Al-Qahtani was dressed head-to-toe in black when he arrived on Aug. 4, 2001, a month before the Sept. 11 hijackings, Melendez-Perez said. As an interpreter grilled him about his travel plans, the "arrogant" Saudi grew visibly angry, he recalled.
"When the subject looked at me, I felt a bone-chilling, cold effect," he added.
He wondered if the Saudi was "possibly a hit man - but my wife said I've been watching too many movies."
When Al-Qahtani was ordered deported, he "turned and said in English something to the effect of, 'I'll be back.'"

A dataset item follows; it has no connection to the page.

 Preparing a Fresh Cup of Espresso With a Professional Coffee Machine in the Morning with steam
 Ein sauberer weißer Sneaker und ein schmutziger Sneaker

Arriving the same day in the same Orlando airport, officials said, was lead hijacker Mohamed Atta. While Melendez-Perez did the right thing, commission officials said, "at least two and as many as eight" of the 19 other hijackers' papers, including Atta's, "showed evidence of fraudulent manipulation" that went undetected.
"This is an example of how a well-trained and alert inspector performed admirably in refusing admission to the United States of an individual who should not have gained entry," said Richard Ben-Veniste, a Democratic commission member and former Watergate prosecutor.

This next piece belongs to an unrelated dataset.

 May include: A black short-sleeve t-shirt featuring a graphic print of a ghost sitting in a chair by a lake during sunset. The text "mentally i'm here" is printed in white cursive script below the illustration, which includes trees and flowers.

"If everyone was as professional as you were, the Sept. 11 attacks would not have taken place," former chief Navy John Lehman, a commission member, told Melendez-Perez.
Incredibly, FBI agents investigating the 9/11 attacks never interviewed Melendez-Perez. An FBI source told the Daily News that Melendez-Perez escaped the bureau's attention because agents instead interviewed Al-Qahtani at Guantanamo Bay, Cuba, where he has been held since his capture in Afghanistan in late 2001.
The FBI concluded in July 2002 he was probably supposed to be the fifth hijacker aboard United Flight 93, which crashed in Pennsylvania. The FBI source added that Melendez-Perez may soon be debriefed.
The commission, whose chairman is former New Jersey Gov. Thomas Kean, a Republican, also revealed yesterday that 9/11 mastermind Khalid Shaikh Mohammed used a fake identity to obtain a visa on July 23, 2001, but did not use it. The congressional 9/11 inquiry previously reported that Mohammed, busted a year ago in Pakistan, visited the U.S. as late as May 2001.
The panel is looking at government agency failures across the spectrum relating to 9/11. Today, it is set to look at airline safety.
According to her, the FBI withheld large amounts of information from the INS Terrorism Unit.
Even before reading this book I had much disdain for gov't bureaucrats.
I now have complete disgust!
It seems very possible that Melendez-Perez may have prevented the Capitol Building or the White House from being hit on 9/11.
Al-Qahtani watches too many movies....
Soon? SOON!?!?! Like in a couple more years, maybe?
Interesting that the FBI didn’t interview the customs guy who spotted this terrorist just days before 9/11. Equally interesting is how big a hard on the CCR and the Dems have had to get him out of Gitmo and back home to the Middle East. Finally they succeed in the Biden admin.